> _EXERCISE TASK_
Return the part of the forum thread about house hunting that starts at "## Elmpark (Feb" and ends at "good look about!", copied word for word.

> _READING PASSAGE_
====

Thanks for the advice - did you contact any estate agents yet? I contacted one few weeks ap but believe it was a bit early. Let me know if there are some with whom you have been in touch with as I have been told to be careful with some.


----------



## Elmpark (Feb 16, 2012)

No we are staying in a hotel apartment until mid October so the earliest I would look to sign up would be the start of October so plan to look throughout September. My husband's company hire a company to do a lot for us when we move, they seem to sub-contact accomodation to another business so they will take me around houses deal with leases etc on our behalf...we just have to pay the rent! I just want to make sure I either achieve the same standard of living as we have here, or better. Don't want to be disappointed about our move! Will let you know once we have had a good look about!


----------



## Noa123 (Apr 6, 2012)

====

> _MATERIAL PROVIDED_

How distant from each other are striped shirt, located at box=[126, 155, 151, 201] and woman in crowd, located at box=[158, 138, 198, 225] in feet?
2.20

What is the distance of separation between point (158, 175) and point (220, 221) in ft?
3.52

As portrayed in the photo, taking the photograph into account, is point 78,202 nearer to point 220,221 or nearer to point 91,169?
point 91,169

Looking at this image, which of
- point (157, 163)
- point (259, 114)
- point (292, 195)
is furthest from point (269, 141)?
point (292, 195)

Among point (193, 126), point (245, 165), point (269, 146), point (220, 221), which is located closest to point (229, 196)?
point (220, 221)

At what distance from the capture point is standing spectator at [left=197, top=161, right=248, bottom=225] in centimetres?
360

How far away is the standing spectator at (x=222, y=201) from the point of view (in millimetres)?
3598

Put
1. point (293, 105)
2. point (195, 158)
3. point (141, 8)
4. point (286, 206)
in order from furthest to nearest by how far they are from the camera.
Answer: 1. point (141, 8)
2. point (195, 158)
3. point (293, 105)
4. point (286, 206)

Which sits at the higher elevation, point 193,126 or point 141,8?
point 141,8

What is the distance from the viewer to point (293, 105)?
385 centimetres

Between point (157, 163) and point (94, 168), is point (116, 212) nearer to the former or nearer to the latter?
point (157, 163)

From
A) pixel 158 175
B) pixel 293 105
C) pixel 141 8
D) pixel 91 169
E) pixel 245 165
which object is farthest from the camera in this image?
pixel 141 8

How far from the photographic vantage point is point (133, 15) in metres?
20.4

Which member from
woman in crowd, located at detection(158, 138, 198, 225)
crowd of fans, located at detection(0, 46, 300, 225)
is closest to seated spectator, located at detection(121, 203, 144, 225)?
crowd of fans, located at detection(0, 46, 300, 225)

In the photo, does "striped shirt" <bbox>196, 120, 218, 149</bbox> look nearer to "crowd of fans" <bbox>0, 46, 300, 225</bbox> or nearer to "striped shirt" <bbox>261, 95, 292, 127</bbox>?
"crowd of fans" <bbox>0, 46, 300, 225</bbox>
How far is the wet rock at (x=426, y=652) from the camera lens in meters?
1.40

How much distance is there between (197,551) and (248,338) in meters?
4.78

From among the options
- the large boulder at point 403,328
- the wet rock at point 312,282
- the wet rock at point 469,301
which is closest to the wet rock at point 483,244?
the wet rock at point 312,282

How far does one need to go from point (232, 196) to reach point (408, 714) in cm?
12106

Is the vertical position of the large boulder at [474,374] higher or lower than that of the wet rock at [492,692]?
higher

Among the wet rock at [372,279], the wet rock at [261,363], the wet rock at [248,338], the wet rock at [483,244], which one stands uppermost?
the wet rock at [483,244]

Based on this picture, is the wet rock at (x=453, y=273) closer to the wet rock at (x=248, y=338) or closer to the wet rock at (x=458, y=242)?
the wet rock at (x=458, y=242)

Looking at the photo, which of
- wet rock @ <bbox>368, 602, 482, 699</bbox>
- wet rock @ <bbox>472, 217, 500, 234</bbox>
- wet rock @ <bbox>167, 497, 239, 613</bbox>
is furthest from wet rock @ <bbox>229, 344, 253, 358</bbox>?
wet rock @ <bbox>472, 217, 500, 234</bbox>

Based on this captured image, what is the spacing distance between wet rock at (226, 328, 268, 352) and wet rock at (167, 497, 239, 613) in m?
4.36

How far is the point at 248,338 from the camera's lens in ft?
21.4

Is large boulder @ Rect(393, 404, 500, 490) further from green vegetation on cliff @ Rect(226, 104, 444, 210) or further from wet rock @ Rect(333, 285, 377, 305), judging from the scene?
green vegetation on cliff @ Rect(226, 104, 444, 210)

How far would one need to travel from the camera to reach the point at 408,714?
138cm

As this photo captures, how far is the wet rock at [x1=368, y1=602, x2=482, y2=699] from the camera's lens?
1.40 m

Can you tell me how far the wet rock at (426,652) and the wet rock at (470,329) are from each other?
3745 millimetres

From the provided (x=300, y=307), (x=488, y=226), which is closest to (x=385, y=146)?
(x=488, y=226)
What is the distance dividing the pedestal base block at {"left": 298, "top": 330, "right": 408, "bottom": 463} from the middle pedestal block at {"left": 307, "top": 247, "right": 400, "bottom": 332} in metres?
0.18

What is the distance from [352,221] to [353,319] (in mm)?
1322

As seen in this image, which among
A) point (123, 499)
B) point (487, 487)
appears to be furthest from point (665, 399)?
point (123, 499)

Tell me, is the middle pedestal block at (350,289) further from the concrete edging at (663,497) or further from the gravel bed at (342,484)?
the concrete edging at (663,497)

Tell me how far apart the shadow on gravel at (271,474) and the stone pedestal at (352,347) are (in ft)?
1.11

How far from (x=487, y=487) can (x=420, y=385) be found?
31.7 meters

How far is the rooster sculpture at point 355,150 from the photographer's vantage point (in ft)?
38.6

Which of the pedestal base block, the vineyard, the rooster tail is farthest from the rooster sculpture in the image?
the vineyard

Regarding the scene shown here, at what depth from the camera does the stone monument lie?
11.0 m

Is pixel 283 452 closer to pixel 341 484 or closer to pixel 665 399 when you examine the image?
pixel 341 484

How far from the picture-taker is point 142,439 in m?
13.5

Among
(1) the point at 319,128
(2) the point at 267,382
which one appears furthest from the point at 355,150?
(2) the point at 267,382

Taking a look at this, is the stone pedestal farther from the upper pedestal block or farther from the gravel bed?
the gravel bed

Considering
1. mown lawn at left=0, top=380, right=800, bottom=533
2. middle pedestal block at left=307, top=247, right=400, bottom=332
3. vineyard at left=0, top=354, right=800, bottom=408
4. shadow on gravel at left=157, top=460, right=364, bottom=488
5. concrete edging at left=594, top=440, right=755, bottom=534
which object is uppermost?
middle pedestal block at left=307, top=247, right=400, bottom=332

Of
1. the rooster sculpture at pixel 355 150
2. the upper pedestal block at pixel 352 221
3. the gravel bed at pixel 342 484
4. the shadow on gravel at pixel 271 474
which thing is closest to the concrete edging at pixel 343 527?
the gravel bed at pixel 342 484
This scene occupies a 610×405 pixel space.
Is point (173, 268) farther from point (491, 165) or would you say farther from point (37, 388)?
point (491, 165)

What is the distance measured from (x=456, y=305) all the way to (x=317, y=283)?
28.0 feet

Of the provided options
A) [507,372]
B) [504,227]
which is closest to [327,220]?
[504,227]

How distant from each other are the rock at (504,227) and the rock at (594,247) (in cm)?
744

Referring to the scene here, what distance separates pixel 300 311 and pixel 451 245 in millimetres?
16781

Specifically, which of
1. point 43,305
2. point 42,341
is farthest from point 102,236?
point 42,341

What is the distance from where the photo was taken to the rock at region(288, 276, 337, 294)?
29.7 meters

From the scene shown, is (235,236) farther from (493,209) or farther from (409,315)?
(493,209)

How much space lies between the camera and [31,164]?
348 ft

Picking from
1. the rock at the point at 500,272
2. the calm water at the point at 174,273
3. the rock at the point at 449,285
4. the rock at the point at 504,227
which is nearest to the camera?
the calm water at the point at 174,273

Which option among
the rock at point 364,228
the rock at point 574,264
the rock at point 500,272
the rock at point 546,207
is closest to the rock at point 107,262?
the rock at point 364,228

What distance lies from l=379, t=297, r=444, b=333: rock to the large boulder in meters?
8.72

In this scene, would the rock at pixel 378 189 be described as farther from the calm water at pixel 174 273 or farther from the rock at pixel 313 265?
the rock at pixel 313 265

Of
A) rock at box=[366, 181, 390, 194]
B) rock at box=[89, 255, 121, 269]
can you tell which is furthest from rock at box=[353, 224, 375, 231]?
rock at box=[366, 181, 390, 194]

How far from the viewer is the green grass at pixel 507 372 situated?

====

> _SOLUTION TO THIS TASK_
## Elmpark (Feb 16, 2012)

No we are staying in a hotel apartment until mid October so the earliest I would look to sign up would be the start of October so plan to look throughout September. My husband's company hire a company to do a lot for us when we move, they seem to sub-contact accomodation to another business so they will take me around houses deal with leases etc on our behalf...we just have to pay the rent! I just want to make sure I either achieve the same standard of living as we have here, or better. Don't want to be disappointed about our move! Will let you know once we have had a good look about!